Ahava ('love' in Hebrew), Cor-ten steel sculpt...Image via Wikipedia

Jared C. Wilson's posts feed my soul.  I love his words on "gospel wakefulness" and, frankly, sometimes I feel as if I'm so asleep to what God--the God of Abraham, Isaac, and Jacob, and Jesus, and Mary, and Peter, and Paul--is saying to me. 

And, I must also confess that sometimes this whole pastoring thing is a lonely job.  I can feel like I have all of the answers and I have the one true vision for the church, and we'd get to God's preferred future for us if everyone would just get their own opinions out of the way and listen to me.  It can be easy to get frustrated with congregations.  After all, why won't more people step up to teach or to lead or to even attend?  Where is the help when you need it?  Why won't persons give more than a measly 2% or their income or 3% or whatever it is?  In my own head, I can hold myself up as a an example of a saint that my congregation should aspire to become more like in their own lives--occasionally forgetting just how sinful this fallen pastor has been and remains.

But, I must also confess that the above is somewhat of an exaggeration right now.  I have found more support among the people of Girdwood Chapel than I have at other places in my life.  God oftentimes moves more slowly than I wish he would, but it has seemed like we've been moving forward.  That "preferred reality" is still a long ways off, but step by step we're getting there.  Perhaps some of this is not what God is doing through the congregation, but what God is doing through me.  Perhaps, more than at the two other stops along my ministry journey, I am loving my people more fully, more completely, in a more godly way.  Perhaps.

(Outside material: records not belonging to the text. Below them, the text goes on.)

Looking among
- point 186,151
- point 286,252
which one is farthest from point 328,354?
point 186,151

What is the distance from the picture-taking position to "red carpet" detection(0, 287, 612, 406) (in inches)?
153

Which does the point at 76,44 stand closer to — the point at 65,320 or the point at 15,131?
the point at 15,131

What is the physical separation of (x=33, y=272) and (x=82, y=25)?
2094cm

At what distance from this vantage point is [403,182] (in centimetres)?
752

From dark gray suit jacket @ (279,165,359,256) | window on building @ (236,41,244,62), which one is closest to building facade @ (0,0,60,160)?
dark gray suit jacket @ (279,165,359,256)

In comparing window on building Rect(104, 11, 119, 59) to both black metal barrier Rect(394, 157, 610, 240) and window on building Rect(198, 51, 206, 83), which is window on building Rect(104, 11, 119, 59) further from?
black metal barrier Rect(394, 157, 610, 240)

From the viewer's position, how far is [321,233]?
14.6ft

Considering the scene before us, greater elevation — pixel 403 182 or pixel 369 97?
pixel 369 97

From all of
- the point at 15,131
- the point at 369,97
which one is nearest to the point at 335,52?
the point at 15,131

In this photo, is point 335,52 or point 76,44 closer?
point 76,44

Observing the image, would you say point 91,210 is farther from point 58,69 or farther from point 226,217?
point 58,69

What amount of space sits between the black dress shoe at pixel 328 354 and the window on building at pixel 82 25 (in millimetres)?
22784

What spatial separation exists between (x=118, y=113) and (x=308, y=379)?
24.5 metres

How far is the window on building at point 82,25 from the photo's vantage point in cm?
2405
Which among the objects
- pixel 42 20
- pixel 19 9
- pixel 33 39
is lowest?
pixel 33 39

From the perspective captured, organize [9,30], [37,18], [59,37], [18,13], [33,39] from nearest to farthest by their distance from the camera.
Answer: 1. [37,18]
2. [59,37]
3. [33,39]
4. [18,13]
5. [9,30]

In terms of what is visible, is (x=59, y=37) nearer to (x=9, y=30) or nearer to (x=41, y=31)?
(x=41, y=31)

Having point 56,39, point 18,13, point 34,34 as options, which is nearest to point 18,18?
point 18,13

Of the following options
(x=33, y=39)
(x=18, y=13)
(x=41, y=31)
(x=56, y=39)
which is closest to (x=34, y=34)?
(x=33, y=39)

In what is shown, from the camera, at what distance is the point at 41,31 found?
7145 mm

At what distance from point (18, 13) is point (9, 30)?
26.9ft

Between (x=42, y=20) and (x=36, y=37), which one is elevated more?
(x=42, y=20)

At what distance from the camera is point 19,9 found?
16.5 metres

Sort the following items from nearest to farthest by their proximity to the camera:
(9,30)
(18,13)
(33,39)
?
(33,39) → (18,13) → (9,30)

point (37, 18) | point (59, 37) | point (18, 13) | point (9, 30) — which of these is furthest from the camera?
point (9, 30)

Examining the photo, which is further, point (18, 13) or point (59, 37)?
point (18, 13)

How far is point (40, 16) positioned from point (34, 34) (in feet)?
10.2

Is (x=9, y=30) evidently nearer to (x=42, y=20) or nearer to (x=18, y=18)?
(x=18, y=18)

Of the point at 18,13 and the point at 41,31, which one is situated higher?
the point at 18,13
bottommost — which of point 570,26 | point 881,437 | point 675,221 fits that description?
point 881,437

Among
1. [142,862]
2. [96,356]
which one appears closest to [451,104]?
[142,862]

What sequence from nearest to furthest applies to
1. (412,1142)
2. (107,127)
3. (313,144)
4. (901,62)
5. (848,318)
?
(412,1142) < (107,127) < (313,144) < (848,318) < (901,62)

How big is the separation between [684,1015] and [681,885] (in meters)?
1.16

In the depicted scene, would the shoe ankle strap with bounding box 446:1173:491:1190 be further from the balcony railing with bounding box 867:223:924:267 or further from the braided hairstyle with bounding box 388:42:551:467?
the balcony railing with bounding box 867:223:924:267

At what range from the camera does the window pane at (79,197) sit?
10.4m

Jared Wilson writes about what it means to love a congregation, taking words from Ray Ortlund in The Gospel Coalition's Themelios Journal:
When the risen Lord of the church sends you to a people as their pastor, he is not sending you to them as their critic but as their friend. They may be immature. They may be bogged down in tradition or dazzled by neomania. But they are yours by the gracious appointment of Christ, and you will know them forever. If you hope for the gospel to work in their hearts with power and in the Holy Spirit and with full conviction, as of course you do, then don’t just preach to them; desire them. Desire not what they can do for you but what you can do for them. Love them, enjoy them, delight in them, honor them. When other pastors gripe about their churches, you set another tone. Lift your people up. Be their champion and defender. They are your glory and joy at the Second Coming.
I will continue, at Girdwood Chapel, to "love them, enjoy them, delight in them, honor them."  I am and will continue to be "their champion and defender."